Roof's friend Joey Meeks sentenced to 27 months
Back on January 12 federal jurors sentenced Roof to the death penalty for his actions.

And that horrific racist killing was back in the news again last week after 22-year-old Joey Meeks, a childhood friend of Roof's from Lexington, South Carolina was sentenced to 27 months in prison for telling others not to turn Roof in to authorities.

As Andrew Knapp reported in an article for the Post and Courier last Tuesday, U.S. District Court Judge Richard Gergel told the courtroom that Meeks "knew who (the gunman was)" and "affirmatively acted to stop someone else from reporting it" to authorities.

As Knapp reported, Meeks and Roof often spoke of their racist beliefs together while drinking, doing drugs and playing video games.

And Roof had specifically told Meeks of his intention to murder innocent African-Americans with a handgun.

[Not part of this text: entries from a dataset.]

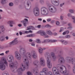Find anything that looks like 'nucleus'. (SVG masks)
Masks as SVG:
<instances>
[{
    "label": "nucleus",
    "mask_w": 75,
    "mask_h": 75,
    "mask_svg": "<svg viewBox=\"0 0 75 75\" xmlns=\"http://www.w3.org/2000/svg\"><path fill=\"white\" fill-rule=\"evenodd\" d=\"M45 58L47 60V67L48 68L51 69L52 68V63L51 62V61L50 59H53V61L56 60L57 57L55 54L54 52H52L50 53V54L48 53L45 55Z\"/></svg>",
    "instance_id": "nucleus-1"
},
{
    "label": "nucleus",
    "mask_w": 75,
    "mask_h": 75,
    "mask_svg": "<svg viewBox=\"0 0 75 75\" xmlns=\"http://www.w3.org/2000/svg\"><path fill=\"white\" fill-rule=\"evenodd\" d=\"M31 53L29 52H27L26 54V55L23 56V61L25 64L27 68H28L30 67L29 61H28V59H31Z\"/></svg>",
    "instance_id": "nucleus-2"
},
{
    "label": "nucleus",
    "mask_w": 75,
    "mask_h": 75,
    "mask_svg": "<svg viewBox=\"0 0 75 75\" xmlns=\"http://www.w3.org/2000/svg\"><path fill=\"white\" fill-rule=\"evenodd\" d=\"M8 66V62L4 57H2L0 60V69L4 71L6 69V65Z\"/></svg>",
    "instance_id": "nucleus-3"
},
{
    "label": "nucleus",
    "mask_w": 75,
    "mask_h": 75,
    "mask_svg": "<svg viewBox=\"0 0 75 75\" xmlns=\"http://www.w3.org/2000/svg\"><path fill=\"white\" fill-rule=\"evenodd\" d=\"M66 59L67 60V62L70 64H71L72 65H75V58L69 56H67L66 57Z\"/></svg>",
    "instance_id": "nucleus-4"
},
{
    "label": "nucleus",
    "mask_w": 75,
    "mask_h": 75,
    "mask_svg": "<svg viewBox=\"0 0 75 75\" xmlns=\"http://www.w3.org/2000/svg\"><path fill=\"white\" fill-rule=\"evenodd\" d=\"M41 14L42 15L46 16L49 14V11L47 8L42 7L41 8Z\"/></svg>",
    "instance_id": "nucleus-5"
},
{
    "label": "nucleus",
    "mask_w": 75,
    "mask_h": 75,
    "mask_svg": "<svg viewBox=\"0 0 75 75\" xmlns=\"http://www.w3.org/2000/svg\"><path fill=\"white\" fill-rule=\"evenodd\" d=\"M17 39V38H15L13 40L9 43V46L7 45V47H11L13 45H16L18 44V41Z\"/></svg>",
    "instance_id": "nucleus-6"
},
{
    "label": "nucleus",
    "mask_w": 75,
    "mask_h": 75,
    "mask_svg": "<svg viewBox=\"0 0 75 75\" xmlns=\"http://www.w3.org/2000/svg\"><path fill=\"white\" fill-rule=\"evenodd\" d=\"M18 62L17 61H13V62L9 63V66L10 68H14V67H16L18 65Z\"/></svg>",
    "instance_id": "nucleus-7"
},
{
    "label": "nucleus",
    "mask_w": 75,
    "mask_h": 75,
    "mask_svg": "<svg viewBox=\"0 0 75 75\" xmlns=\"http://www.w3.org/2000/svg\"><path fill=\"white\" fill-rule=\"evenodd\" d=\"M49 8V10L51 13H54L57 11V8L52 5L48 6Z\"/></svg>",
    "instance_id": "nucleus-8"
},
{
    "label": "nucleus",
    "mask_w": 75,
    "mask_h": 75,
    "mask_svg": "<svg viewBox=\"0 0 75 75\" xmlns=\"http://www.w3.org/2000/svg\"><path fill=\"white\" fill-rule=\"evenodd\" d=\"M16 58L18 60H21V55L18 52L16 51L15 52Z\"/></svg>",
    "instance_id": "nucleus-9"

After the killings happened, Meeks not only lied to FBI investigators about knowing about Roof's plans, he also told a younger friend not to say anything about knowing that it was Roof who carried out the attack.

US District Judge Richard Gergel
A decision that put the Charleston community in "serious" danger according to Judge Gergel.

As an African-American man, the attacks by both Roof and Jackson are extremely troubling.

With so many different incidents of racial and ethnic hatred having taken place since Trump's election back in November, I can't help but wonder how many other Dylan Roofs or James Harris Jacksons there are out there waiting to lash out at innocent people of color.

It was just last Sunday that I blogged about a man coming into my place of work and calling me a "fucking nigger" to my face because he was upset about the parking spaces in the apartment complex where I work not being cleared of snow.

I'm not saying someone calling me a racial slur in my place of work in any way compares to a man being stabbed repeatedly with an 18-inch sword or being shot multiple times.

But I'm not alone in feeling anxiety about the reality that some white people in this country now feel empowered to lash out at people of color.

Last week I listened to an interesting call-in segment on The Brian Lehrer Show on WNYC about the growing sense of anxiety many people of color are feeling these days; it offers an interesting snapshot if you have a few minutes to listen.

Brian asked callers to share how they're coping with that anxiety, some are praying, one African-American woman now makes sure to always check in with friends and family via social media so they know where she is at all times in the event something happens to her.

Me personally, I try to use writing to explore and process my feelings about what's happening in the country - but as the horrific death of Timothy Caughman demonstrates, that's not always easy,

And it doesn't always offer comfort or solace in the face of such racially motivated fury.